I have a ref table df_ref
like this:
col1 col2 ref
a b a,b
c d c,d
I need to create a new column in another table based on ref table.The table like this:
col1 col2
a b
a NULL
NULL b
a NULL
a NULL
c d
c NULL
NULL NULL
The output table df_org
looks like:
col1 col2 ref
a b a,b
a NULL a,b
NULL b a,b
a NULL a,b
a NULL a,b
c d c,d
c NULL c,d
NULL NULL NULL
If any column value in col1
and col2
can find in ref table, it will use the ref col in ref table. If col1
and col2
are NULL
, So they cannot find anything in ref table, just return NULL
. I use this code, but it doesn't work.
df_org['ref']=np.where(((df_org['col1'].isin(df_ref['ref'])) |
(df_org['col2'].isin(df_ref['ref']))
), df_ref['ref'], 'NULL')
ValueError: operands could not be broadcast together with shapes
CodePudding user response:
You want to perform two merges and combine them:
df_org = (
df.merge(df_ref.drop('col2', axis=1), on='col1', how='left')
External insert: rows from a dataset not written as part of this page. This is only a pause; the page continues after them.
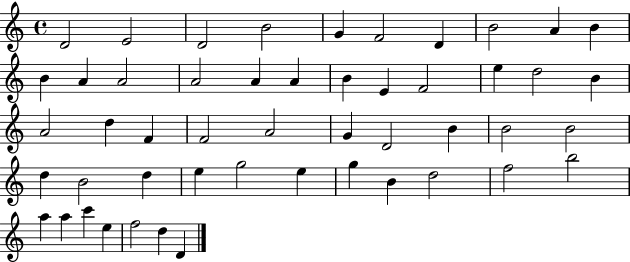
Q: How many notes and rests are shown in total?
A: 50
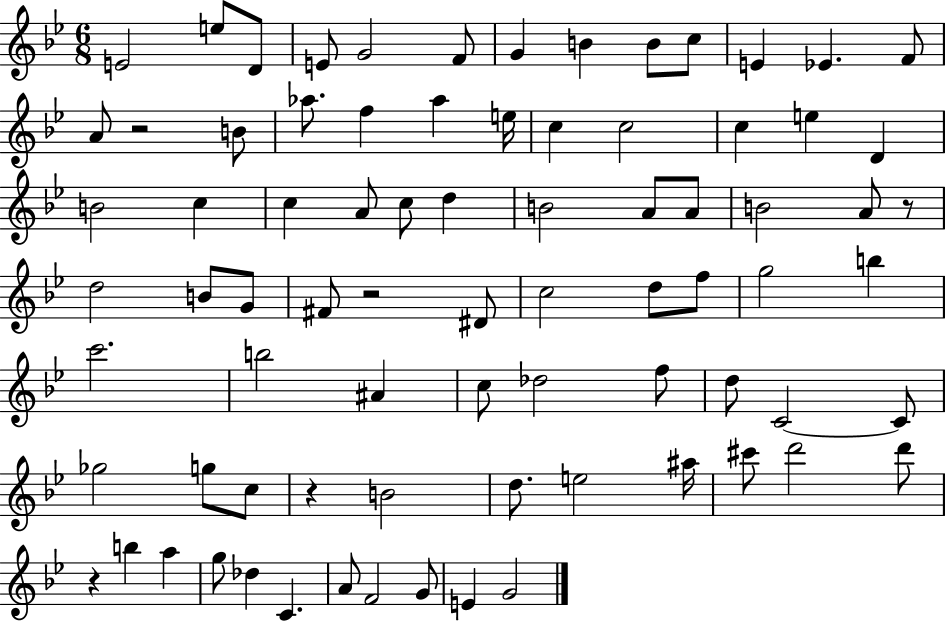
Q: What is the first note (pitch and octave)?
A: E4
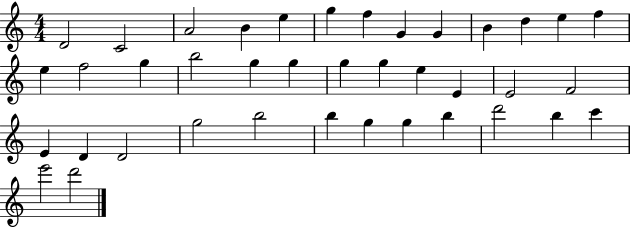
D4/h C4/h A4/h B4/q E5/q G5/q F5/q G4/q G4/q B4/q D5/q E5/q F5/q E5/q F5/h G5/q B5/h G5/q G5/q G5/q G5/q E5/q E4/q E4/h F4/h E4/q D4/q D4/h G5/h B5/h B5/q G5/q G5/q B5/q D6/h B5/q C6/q E6/h D6/h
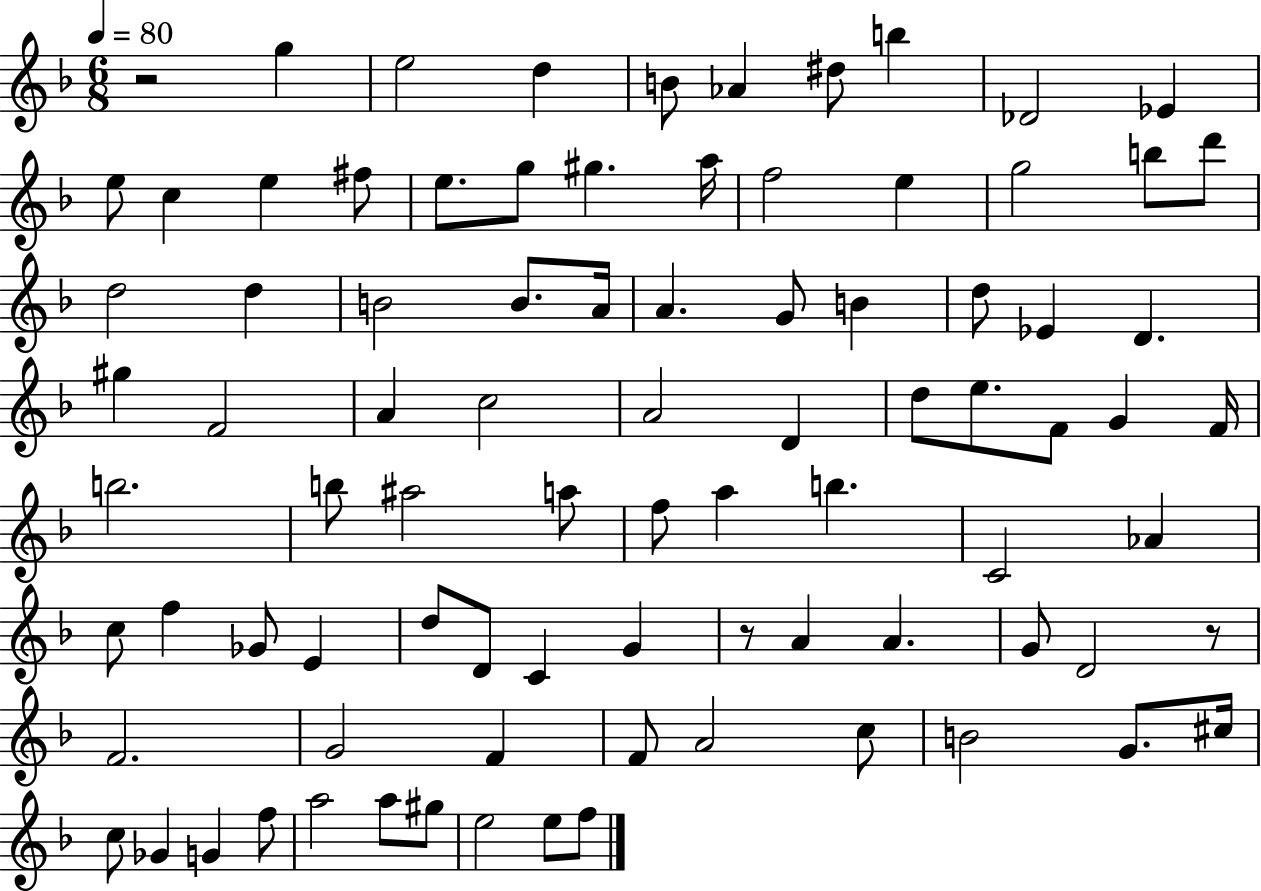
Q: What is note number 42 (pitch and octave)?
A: F4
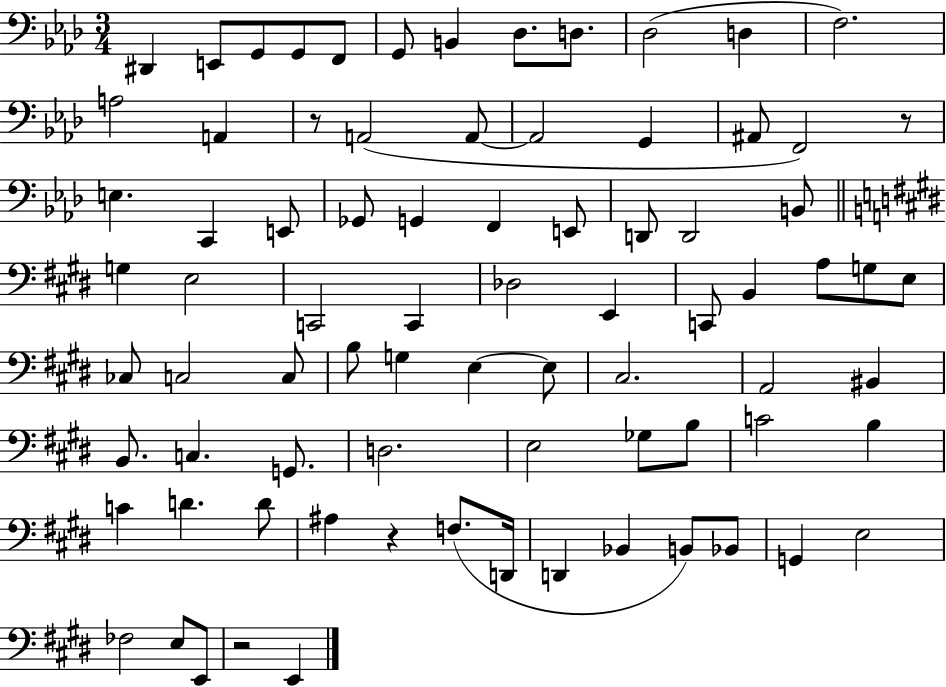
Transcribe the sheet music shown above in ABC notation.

X:1
T:Untitled
M:3/4
L:1/4
K:Ab
^D,, E,,/2 G,,/2 G,,/2 F,,/2 G,,/2 B,, _D,/2 D,/2 _D,2 D, F,2 A,2 A,, z/2 A,,2 A,,/2 A,,2 G,, ^A,,/2 F,,2 z/2 E, C,, E,,/2 _G,,/2 G,, F,, E,,/2 D,,/2 D,,2 B,,/2 G, E,2 C,,2 C,, _D,2 E,, C,,/2 B,, A,/2 G,/2 E,/2 _C,/2 C,2 C,/2 B,/2 G, E, E,/2 ^C,2 A,,2 ^B,, B,,/2 C, G,,/2 D,2 E,2 _G,/2 B,/2 C2 B, C D D/2 ^A, z F,/2 D,,/4 D,, _B,, B,,/2 _B,,/2 G,, E,2 _F,2 E,/2 E,,/2 z2 E,,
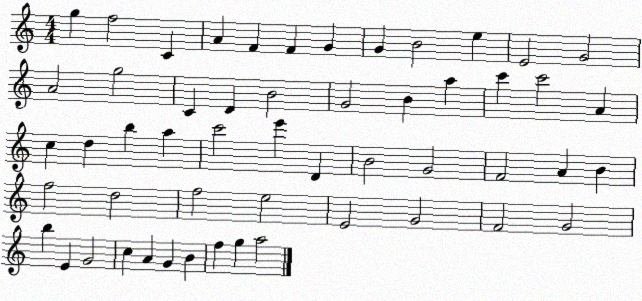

.combine_first(df.merge(df_ref.drop('col1', axis=1), on='col2', how='left'))
)
output:
col1 col2 ref
0 a b a,b
1 a NaN a,b
2 NaN b a,b
3 a NaN a,b
4 a NaN a,b
5 c d c,d
6 c NaN c,d
7 NaN NaN NaN
CodePudding user response:
( df.merge(df_ref[['col1', 'ref']], how="outer", left_on='col1', right_on='col1') # add column for col1 refs
.merge(df_ref[['col2', 'ref']], how="outer", left_on='col2', right_on='col2', # add column for col2 refs
suffixes=('_col1', '_col2')) # set suffixes to both ref columns
.assign(ref=lambda x: x['ref_col1'].fillna(x['ref_col2'])) # add column from 'ref_col1' and fill 'NaN' from 'ref_col2'
.drop(['ref_col1', 'ref_col2'], axis=1) # drop 'ref_col1' and 'ref_col2' columns
)
results in
col1 col2 ref
0 a b a,b
1 NaN b a,b
2 a NaN a,b
3 a NaN a,b
4 a NaN a,b
5 NaN NaN NaN
6 c NaN c,d
7 c d c,d